"
The bleared eye rolled with a sort of self-congratulation, and the
coins jingled more loudly.
"A pound ain't no use; nor yet two pound; nor yet five pound. An'
five pound's what I never 'ad in fifty year. There's a good deal
more than five pound 'ere now, Mr. Waymark; I've reckoned it up in
my 'cad. What d' you think I'm a-goin' for to do with it?"
He asked this question after a pause, with his head bent forward,
his countenance screwed into the most hideous expression of cunning
and gratified desire.
"I'm a-goin'," he said, with the emphasis of a hoarse whisper, "I
a-goin' to drink myself dead! That's what I'm a-goin' to do, Mr.

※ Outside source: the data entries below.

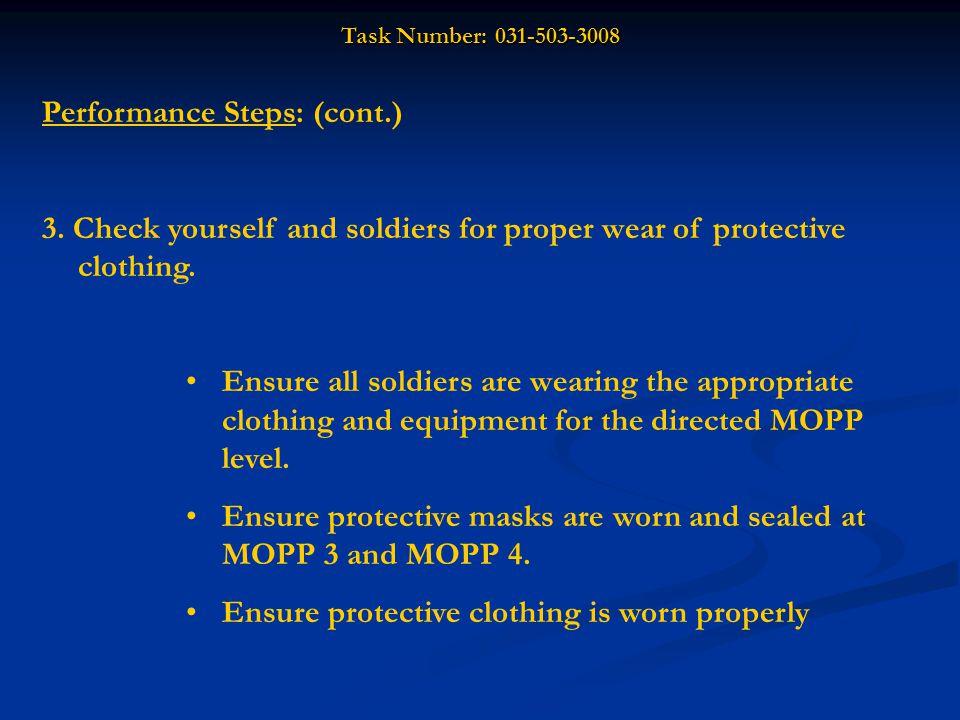 Task Number: 031-503-3008 Performance Steps: (cont.) 4.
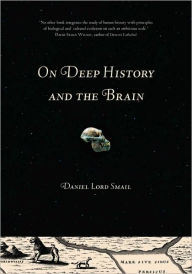 On Deep History And The Brain - Daniel Lord Smail
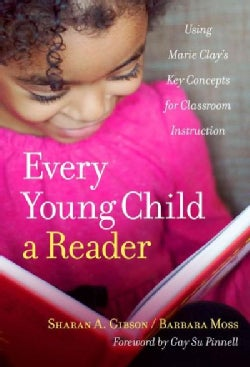 Every Young Child a Reader: Using Marie Clay's Key Concepts for Classroom Instruction (Paperback)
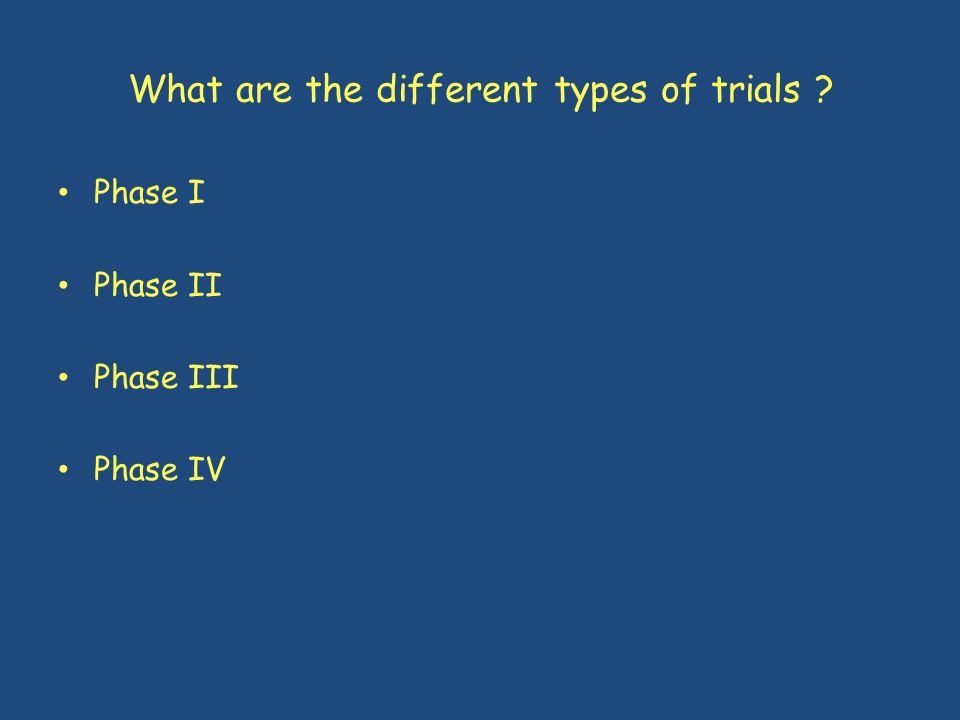 What are the different types of trials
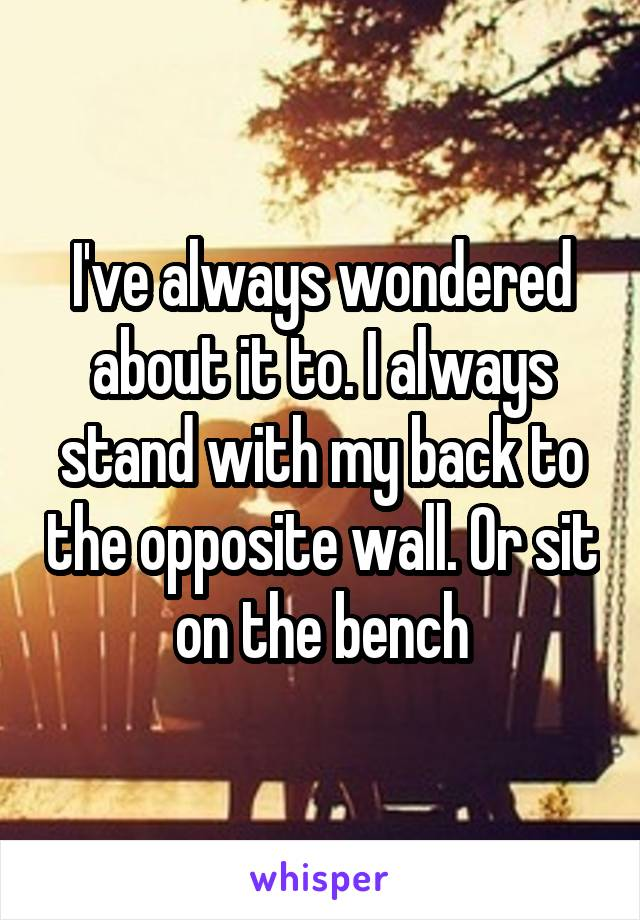 I've always wondered about it to. I always stand with my back to the opposite wall. Or sit on the bench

Waymark. My four friends ain't what they used for to be, an' 'cos I
ain't got enough of 'em. It's unsatisfaction, that's what it is, as
brings the burnin' i' th' inside, an' the devils in the 'cad. Now
I've got money, an' for wunst in my life I'll be satisfied an'
'appy. And then I'll go where there's _real_ burnin', an' _real_
devils--an' let 'em make the most o' Slimy!"
Waymark felt his blood chill with horror. For years after, the face
of Slimy, as it thus glared at him, haunted him in dreamful nights.
Dante saw nothing more fearful in any circle of hell.